Many are surprised to learn that Precision farming as it is called, (see Constellation Blog IoT Market in 2016), continues to be a showcase for business, and sector, transformation through the adoption of IoT. Why doesn’t this register? Almost certainly it is due to the lack of anything in common that would bring it to the attention of IT, and OT, practitioners. Farms are neither office, nor factory based, and by having moving machinery and animals at the center of operations. Accordingly Precision Farming has been driven by Telecom venders providing a Mobility connected Architecture.

Equally, those engaged with Precision Farming would find the Industrial vendors approach to Machine-to-Machine IoT on the factory floor, or in Buildings, equally incomprehensible. However the real problem is the extent to which it is also incomprehensible to IT practitioners. The converse charge can be made in respect of OT practitioners grasping the principles of IT architecture.

The diagram below is at the heart of understanding the title and opening comment concerning multiple worlds colliding. The left and right hand sides are pretty clearly delineated by current technology vendors positioning and products, but it’s the center that is the new zone where much of the new business value around Smart Services will be created.

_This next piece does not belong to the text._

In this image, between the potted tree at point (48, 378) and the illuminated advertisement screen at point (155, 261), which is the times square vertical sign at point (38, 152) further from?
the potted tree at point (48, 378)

Its not the possession of IoT data that creates value, its what business valuable action, or outcome that data produces that matters. In each of the three zones in the diagram the type of action and its value is different. An enterprise can benefit  from specific Business value delivered in each of the three zones, but a real ‘transformation’ requires integration across all three.

Industrial Automation companies, focussed on the left hand side of the diagram, include the suppliers of the heating, cooling, lighting, and a mass of utility equipment that is built into a modern multi-story office building. The numbers of sensors that are already being deployed currently number in the hundreds, but its rising fast as cheap battery powered wireless sensors are being added in increasing numbers.

In an example of a new build ‘smart’ forty-floor office in London, the planning expects in excess of 20,000 building sensors producing more than 3 petabytes of data annually. The IT community will see this as the ultimate requirement for Big Data analytical tools, but can they really handle 20,000 individual inputs of a few Kbits each when more than 75% of the traffic will merely confirm the status quo is maintained?

The Industrial Automation vendors working with OT community see a very different picture, with those data flows being used to trigger ‘reflex actions’ such as increasing a selected heating output in reaction to a developing ‘cold spot’. Even more important would be a reaction to a fire alarm releasing fire doors, setting off sprinklers and shutting off power.

This mass of low value building sensors will be interconnected by low capacity, and power, Grid Networks, such as ZigBee, using a master node to distribute the processing tasks. In short there is little, maybe nothing that relates in the Network, Processing, or even data model of IT systems. This is a pure Machine-to-Machine, or M2M, environment. However as machines can’t repair themselves, (though ‘smart’ automation can limit the impact by bypassing failed equipment), there is a need to connect events with ‘Services’ that can initiative Engineers and repairs.

Cloud based Services that support, empower and improve the efficiency of people are the prime functionality and business value delivered by the middle of the three zones. These should not be confused with the current Building Management and Service Engineering applications already provided by IT.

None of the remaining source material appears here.